Description of the task:
Produce an exact transcription of the data, with the images left out.
Dataset content below:
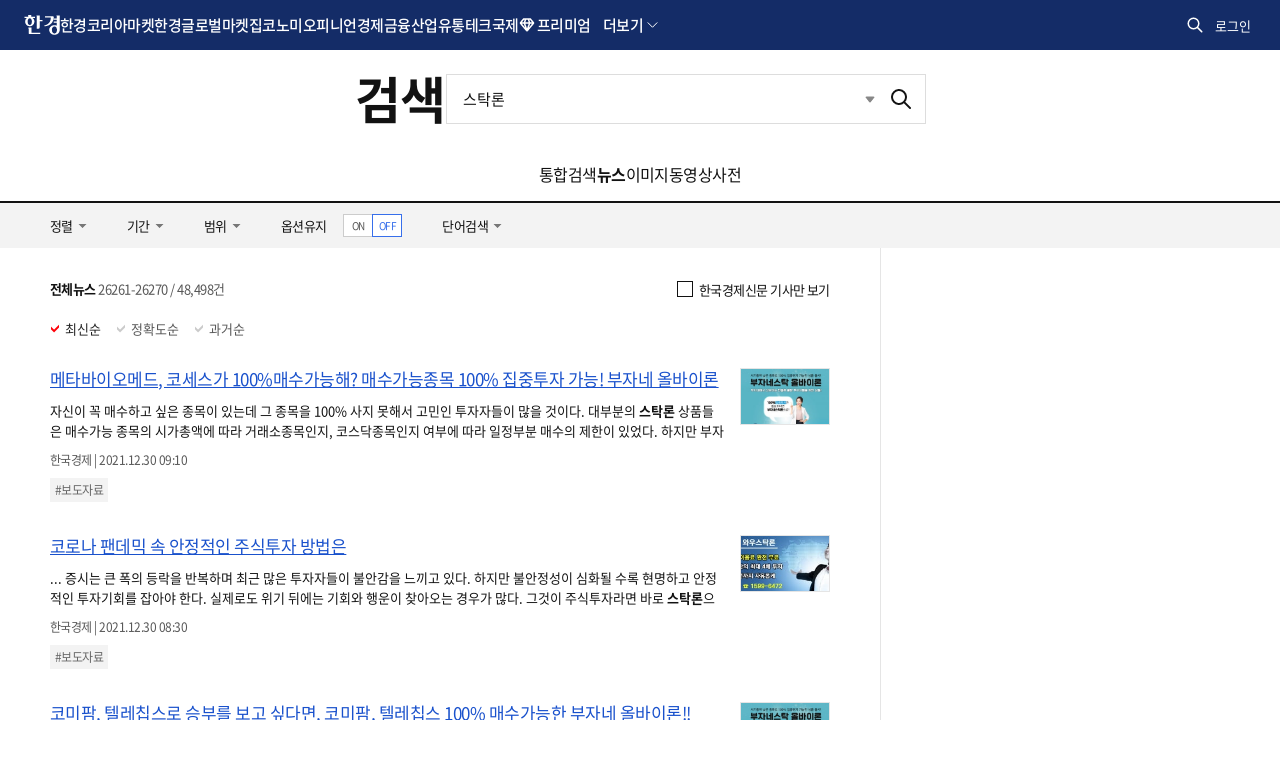

--- FILE ---
content_type: text/html; charset=utf-8
request_url: https://www.google.com/recaptcha/api2/aframe
body_size: 249
content:
<!DOCTYPE HTML><html><head><meta http-equiv="content-type" content="text/html; charset=UTF-8"></head><body><script nonce="meeVSuJLUZzaBV2_hRttSg">/** Anti-fraud and anti-abuse applications only. See google.com/recaptcha */ try{var clients={'sodar':'https://pagead2.googlesyndication.com/pagead/sodar?'};window.addEventListener("message",function(a){try{if(a.source===window.parent){var b=JSON.parse(a.data);var c=clients[b['id']];if(c){var d=document.createElement('img');d.src=c+b['params']+'&rc='+(localStorage.getItem("rc::a")?sessionStorage.getItem("rc::b"):"");window.document.body.appendChild(d);sessionStorage.setItem("rc::e",parseInt(sessionStorage.getItem("rc::e")||0)+1);localStorage.setItem("rc::h",'1769014083683');}}}catch(b){}});window.parent.postMessage("_grecaptcha_ready", "*");}catch(b){}</script></body></html>

--- FILE ---
content_type: application/javascript; charset=utf-8
request_url: https://fundingchoicesmessages.google.com/f/AGSKWxWOCQzwchMbeZqd3HzDL18Qc5DCi-cFIkeLgFaAHlKU4p9XlZN4vLLy18nqdU5zwX00mcTqhKFVFJiVnmJUfc0JqVERwE_oWiU3-Th3-ZUnjBQV2Fda6kaHBI8gfi-AzEklFxla2q4p8XTvXpj9IV0vOmilrvQubKeZX8U1ufV-4dzyitLiK8M7s2P0/_/adtopleft.-468x70./layer/ads./ext_ads./ad-title.
body_size: -1290
content:
window['075643f8-0e08-426d-bbd6-78bc12fbda80'] = true;

--- FILE ---
content_type: application/javascript; charset=utf-8
request_url: https://fundingchoicesmessages.google.com/f/AGSKWxWFLqofd1BKSJ6rfDds6ARHU0cZs8lgnV3UJu9GeWUIkJUuABXbqzZA4EvbgpiAAA4pIY4ZqpspVsvUgtnb7QWvuQGdjnmYSKygikfs1NOICQO-M36ewuk1Y0_nJ6lGt6KOEofLFQ==?fccs=W251bGwsbnVsbCxudWxsLG51bGwsbnVsbCxudWxsLFsxNzY5MDE0MDg0LDE0NjAwMDAwMF0sbnVsbCxudWxsLG51bGwsW251bGwsWzcsMTAsNl0sbnVsbCxudWxsLG51bGwsbnVsbCxudWxsLG51bGwsbnVsbCxudWxsLG51bGwsMV0sImh0dHBzOi8vc2VhcmNoLmhhbmt5dW5nLmNvbS9zZWFyY2gvbmV3cyIsbnVsbCxbWzgsIjlvRUJSLTVtcXFvIl0sWzksImVuLVVTIl0sWzE2LCJbMSwxLDFdIl0sWzE5LCIyIl0sWzI0LCIiXSxbMjksImZhbHNlIl1dXQ
body_size: 137
content:
if (typeof __googlefc.fcKernelManager.run === 'function') {"use strict";this.default_ContributorServingResponseClientJs=this.default_ContributorServingResponseClientJs||{};(function(_){var window=this;
try{
var qp=function(a){this.A=_.t(a)};_.u(qp,_.J);var rp=function(a){this.A=_.t(a)};_.u(rp,_.J);rp.prototype.getWhitelistStatus=function(){return _.F(this,2)};var sp=function(a){this.A=_.t(a)};_.u(sp,_.J);var tp=_.ed(sp),up=function(a,b,c){this.B=a;this.j=_.A(b,qp,1);this.l=_.A(b,_.Pk,3);this.F=_.A(b,rp,4);a=this.B.location.hostname;this.D=_.Fg(this.j,2)&&_.O(this.j,2)!==""?_.O(this.j,2):a;a=new _.Qg(_.Qk(this.l));this.C=new _.dh(_.q.document,this.D,a);this.console=null;this.o=new _.mp(this.B,c,a)};
up.prototype.run=function(){if(_.O(this.j,3)){var a=this.C,b=_.O(this.j,3),c=_.fh(a),d=new _.Wg;b=_.hg(d,1,b);c=_.C(c,1,b);_.jh(a,c)}else _.gh(this.C,"FCNEC");_.op(this.o,_.A(this.l,_.De,1),this.l.getDefaultConsentRevocationText(),this.l.getDefaultConsentRevocationCloseText(),this.l.getDefaultConsentRevocationAttestationText(),this.D);_.pp(this.o,_.F(this.F,1),this.F.getWhitelistStatus());var e;a=(e=this.B.googlefc)==null?void 0:e.__executeManualDeployment;a!==void 0&&typeof a==="function"&&_.To(this.o.G,
"manualDeploymentApi")};var vp=function(){};vp.prototype.run=function(a,b,c){var d;return _.v(function(e){d=tp(b);(new up(a,d,c)).run();return e.return({})})};_.Tk(7,new vp);
}catch(e){_._DumpException(e)}
}).call(this,this.default_ContributorServingResponseClientJs);
// Google Inc.

//# sourceURL=/_/mss/boq-content-ads-contributor/_/js/k=boq-content-ads-contributor.ContributorServingResponseClientJs.en_US.9oEBR-5mqqo.es5.O/d=1/exm=ad_blocking_detection_executable,kernel_loader,loader_js_executable,web_iab_us_states_signal_executable/ed=1/rs=AJlcJMwtVrnwsvCgvFVyuqXAo8GMo9641A/m=cookie_refresh_executable
__googlefc.fcKernelManager.run('\x5b\x5b\x5b7,\x22\x5b\x5bnull,\\\x22hankyung.com\\\x22,\\\x22AKsRol_NZBPl92Yl36i4NRQw4rRjeSTWMHKk6IXVSFHwgcpxm4QHrOZ_wCG2xwV48ldwbRRjplnDWNDvWK39WupFCp9sehVIzNtjo0eoB3fIkV-rFkACKmQ3e46m6Lf9VFZLeez06IVaYw8zQJkY77JN8Cj8igtH-g\\\\u003d\\\\u003d\\\x22\x5d,null,\x5b\x5bnull,null,null,\\\x22https:\/\/fundingchoicesmessages.google.com\/f\/AGSKWxWHjOGDtZlDsbbXQ4CBiuGLeI8-S6FNoHpcV6dkxcmBAzzMMzZdPLhvkLVyJWobIgs5XVRPtUyWYgRpLYJlPiZj2X7oWVE15vhE_KPEAZIXtjG31v-oS46_udTlJsgvW3QgzuSLMg\\\\u003d\\\\u003d\\\x22\x5d,null,null,\x5bnull,null,null,\\\x22https:\/\/fundingchoicesmessages.google.com\/el\/AGSKWxUMN8aVDjmndKFxt07SRnisn6GIOOx9ZUFW_NB-2diPyQEERoOJugTzUH1zZTx05OaIO4Ll4u_keQ4wKAr6NA96n1l0ZPX9srpPkwJ2lKdnWYBU9oeFSHEbyHQv2PppTxe6wc_O5A\\\\u003d\\\\u003d\\\x22\x5d,null,\x5bnull,\x5b7,10,6\x5d,null,null,null,null,null,null,null,null,null,1\x5d\x5d,\x5b3,1\x5d\x5d\x22\x5d\x5d,\x5bnull,null,null,\x22https:\/\/fundingchoicesmessages.google.com\/f\/AGSKWxXZScvtuwaclxgYytWa5aJwCLJQ2fVJRH9NY1jyb6pp0zER-izbTJ_MYFzJkUD6bvb5EeEvFJGBUKVpmtZHyBeapTntJi6Zr2vWrzoiKyhFqsg3JU_cHnPuKD2-Ej4qDm7jR93QAQ\\u003d\\u003d\x22\x5d\x5d');}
End of Dataset content.
Problem solution:
--- FILE ---
content_type: text/html; charset=utf-8
request_url: https://www.google.com/recaptcha/api2/aframe
body_size: 249
content:
<!DOCTYPE HTML><html><head><meta http-equiv="content-type" content="text/html; charset=UTF-8"></head><body><script nonce="meeVSuJLUZzaBV2_hRttSg">/** Anti-fraud and anti-abuse applications only. See google.com/recaptcha */ try{var clients={'sodar':'https://pagead2.googlesyndication.com/pagead/sodar?'};window.addEventListener("message",function(a){try{if(a.source===window.parent){var b=JSON.parse(a.data);var c=clients[b['id']];if(c){var d=document.createElement('img');d.src=c+b['params']+'&rc='+(localStorage.getItem("rc::a")?sessionStorage.getItem("rc::b"):"");window.document.body.appendChild(d);sessionStorage.setItem("rc::e",parseInt(sessionStorage.getItem("rc::e")||0)+1);localStorage.setItem("rc::h",'1769014083683');}}}catch(b){}});window.parent.postMessage("_grecaptcha_ready", "*");}catch(b){}</script></body></html>

--- FILE ---
content_type: application/javascript; charset=utf-8
request_url: https://fundingchoicesmessages.google.com/f/AGSKWxWOCQzwchMbeZqd3HzDL18Qc5DCi-cFIkeLgFaAHlKU4p9XlZN4vLLy18nqdU5zwX00mcTqhKFVFJiVnmJUfc0JqVERwE_oWiU3-Th3-ZUnjBQV2Fda6kaHBI8gfi-AzEklFxla2q4p8XTvXpj9IV0vOmilrvQubKeZX8U1ufV-4dzyitLiK8M7s2P0/_/adtopleft.-468x70./layer/ads./ext_ads./ad-title.
body_size: -1290
content:
window['075643f8-0e08-426d-bbd6-78bc12fbda80'] = true;

--- FILE ---
content_type: application/javascript; charset=utf-8
request_url: https://fundingchoicesmessages.google.com/f/AGSKWxWFLqofd1BKSJ6rfDds6ARHU0cZs8lgnV3UJu9GeWUIkJUuABXbqzZA4EvbgpiAAA4pIY4ZqpspVsvUgtnb7QWvuQGdjnmYSKygikfs1NOICQO-M36ewuk1Y0_nJ6lGt6KOEofLFQ==?fccs=W251bGwsbnVsbCxudWxsLG51bGwsbnVsbCxudWxsLFsxNzY5MDE0MDg0LDE0NjAwMDAwMF0sbnVsbCxudWxsLG51bGwsW251bGwsWzcsMTAsNl0sbnVsbCxudWxsLG51bGwsbnVsbCxudWxsLG51bGwsbnVsbCxudWxsLG51bGwsMV0sImh0dHBzOi8vc2VhcmNoLmhhbmt5dW5nLmNvbS9zZWFyY2gvbmV3cyIsbnVsbCxbWzgsIjlvRUJSLTVtcXFvIl0sWzksImVuLVVTIl0sWzE2LCJbMSwxLDFdIl0sWzE5LCIyIl0sWzI0LCIiXSxbMjksImZhbHNlIl1dXQ
body_size: 137
content:
if (typeof __googlefc.fcKernelManager.run === 'function') {"use strict";this.default_ContributorServingResponseClientJs=this.default_ContributorServingResponseClientJs||{};(function(_){var window=this;
try{
var qp=function(a){this.A=_.t(a)};_.u(qp,_.J);var rp=function(a){this.A=_.t(a)};_.u(rp,_.J);rp.prototype.getWhitelistStatus=function(){return _.F(this,2)};var sp=function(a){this.A=_.t(a)};_.u(sp,_.J);var tp=_.ed(sp),up=function(a,b,c){this.B=a;this.j=_.A(b,qp,1);this.l=_.A(b,_.Pk,3);this.F=_.A(b,rp,4);a=this.B.location.hostname;this.D=_.Fg(this.j,2)&&_.O(this.j,2)!==""?_.O(this.j,2):a;a=new _.Qg(_.Qk(this.l));this.C=new _.dh(_.q.document,this.D,a);this.console=null;this.o=new _.mp(this.B,c,a)};
up.prototype.run=function(){if(_.O(this.j,3)){var a=this.C,b=_.O(this.j,3),c=_.fh(a),d=new _.Wg;b=_.hg(d,1,b);c=_.C(c,1,b);_.jh(a,c)}else _.gh(this.C,"FCNEC");_.op(this.o,_.A(this.l,_.De,1),this.l.getDefaultConsentRevocationText(),this.l.getDefaultConsentRevocationCloseText(),this.l.getDefaultConsentRevocationAttestationText(),this.D);_.pp(this.o,_.F(this.F,1),this.F.getWhitelistStatus());var e;a=(e=this.B.googlefc)==null?void 0:e.__executeManualDeployment;a!==void 0&&typeof a==="function"&&_.To(this.o.G,
"manualDeploymentApi")};var vp=function(){};vp.prototype.run=function(a,b,c){var d;return _.v(function(e){d=tp(b);(new up(a,d,c)).run();return e.return({})})};_.Tk(7,new vp);
}catch(e){_._DumpException(e)}
}).call(this,this.default_ContributorServingResponseClientJs);
// Google Inc.

//# sourceURL=/_/mss/boq-content-ads-contributor/_/js/k=boq-content-ads-contributor.ContributorServingResponseClientJs.en_US.9oEBR-5mqqo.es5.O/d=1/exm=ad_blocking_detection_executable,kernel_loader,loader_js_executable,web_iab_us_states_signal_executable/ed=1/rs=AJlcJMwtVrnwsvCgvFVyuqXAo8GMo9641A/m=cookie_refresh_executable
__googlefc.fcKernelManager.run('\x5b\x5b\x5b7,\x22\x5b\x5bnull,\\\x22hankyung.com\\\x22,\\\x22AKsRol_NZBPl92Yl36i4NRQw4rRjeSTWMHKk6IXVSFHwgcpxm4QHrOZ_wCG2xwV48ldwbRRjplnDWNDvWK39WupFCp9sehVIzNtjo0eoB3fIkV-rFkACKmQ3e46m6Lf9VFZLeez06IVaYw8zQJkY77JN8Cj8igtH-g\\\\u003d\\\\u003d\\\x22\x5d,null,\x5b\x5bnull,null,null,\\\x22https:\/\/fundingchoicesmessages.google.com\/f\/AGSKWxWHjOGDtZlDsbbXQ4CBiuGLeI8-S6FNoHpcV6dkxcmBAzzMMzZdPLhvkLVyJWobIgs5XVRPtUyWYgRpLYJlPiZj2X7oWVE15vhE_KPEAZIXtjG31v-oS46_udTlJsgvW3QgzuSLMg\\\\u003d\\\\u003d\\\x22\x5d,null,null,\x5bnull,null,null,\\\x22https:\/\/fundingchoicesmessages.google.com\/el\/AGSKWxUMN8aVDjmndKFxt07SRnisn6GIOOx9ZUFW_NB-2diPyQEERoOJugTzUH1zZTx05OaIO4Ll4u_keQ4wKAr6NA96n1l0ZPX9srpPkwJ2lKdnWYBU9oeFSHEbyHQv2PppTxe6wc_O5A\\\\u003d\\\\u003d\\\x22\x5d,null,\x5bnull,\x5b7,10,6\x5d,null,null,null,null,null,null,null,null,null,1\x5d\x5d,\x5b3,1\x5d\x5d\x22\x5d\x5d,\x5bnull,null,null,\x22https:\/\/fundingchoicesmessages.google.com\/f\/AGSKWxXZScvtuwaclxgYytWa5aJwCLJQ2fVJRH9NY1jyb6pp0zER-izbTJ_MYFzJkUD6bvb5EeEvFJGBUKVpmtZHyBeapTntJi6Zr2vWrzoiKyhFqsg3JU_cHnPuKD2-Ej4qDm7jR93QAQ\\u003d\\u003d\x22\x5d\x5d');}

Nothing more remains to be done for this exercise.